We Are the Roots was made by Dr. Bailey and David Este, who interviewed second and third generation individuals from the original settler families who left the United States because of discrimination. The project team was managed by Deborah Dobbins.
“Through the stories of 19 descendants of the original settlers, the film tells the story of the migration of these families from the United States, the settlement stories, how they built homesteads through Alberta and Saskatchewan, and what life was like growing up and working in Edmonton,” Bailey said. “The film focuses on experiences of discrimination in both the rural settlements and the city, demonstrating that, with regard to discrimination, it was more difficult living in the city as there were very few black families and it was an isolating experience. In contrast, families living in the rural settlements were able to mutually support each other.

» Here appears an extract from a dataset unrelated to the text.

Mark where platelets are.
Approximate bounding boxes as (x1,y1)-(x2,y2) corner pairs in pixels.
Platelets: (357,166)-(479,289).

The project team says that this film captures the first hand accounts of black women’s experiences of living in the Canadian Prairies in the first half of the 20th century and is a record of the discrimination experienced by both black men and women in the school system and the labour market in the city of Edmonton.
Finally, this film highlights the important history of the Shiloh Baptist Church.
“This film is a moving, emotionally charged documentary that shares an essential part of Albertan and Canadian history so it appeals to a wide audience,” Dr. Bailey explained. “Through first hand accounts of the descendants of the original settlers, audiences learn about the tremendous efforts these individuals went to to help build Alberta into the province it is today, as well as the struggle with racism, prejudice and marginalization that members of the black community in Western Canada have faced and continue to face. Viewing the film is important for individuals who wants to learn more about Canadian history through the eyes of a small but mighty group of families who were here when the prairie provinces came part of Canada.”
Discrimination on the prairies, Dr. Bailey goes back after a long period of time.
After Oklahoma became a state in 1907, laws that enforced segregation came into effect and life became much more difficult for black people. They lost the right to vote and segregation applied to everything, often creating tensions that led to violence.
At the same time, the project team says, Canada was intent on settling the West.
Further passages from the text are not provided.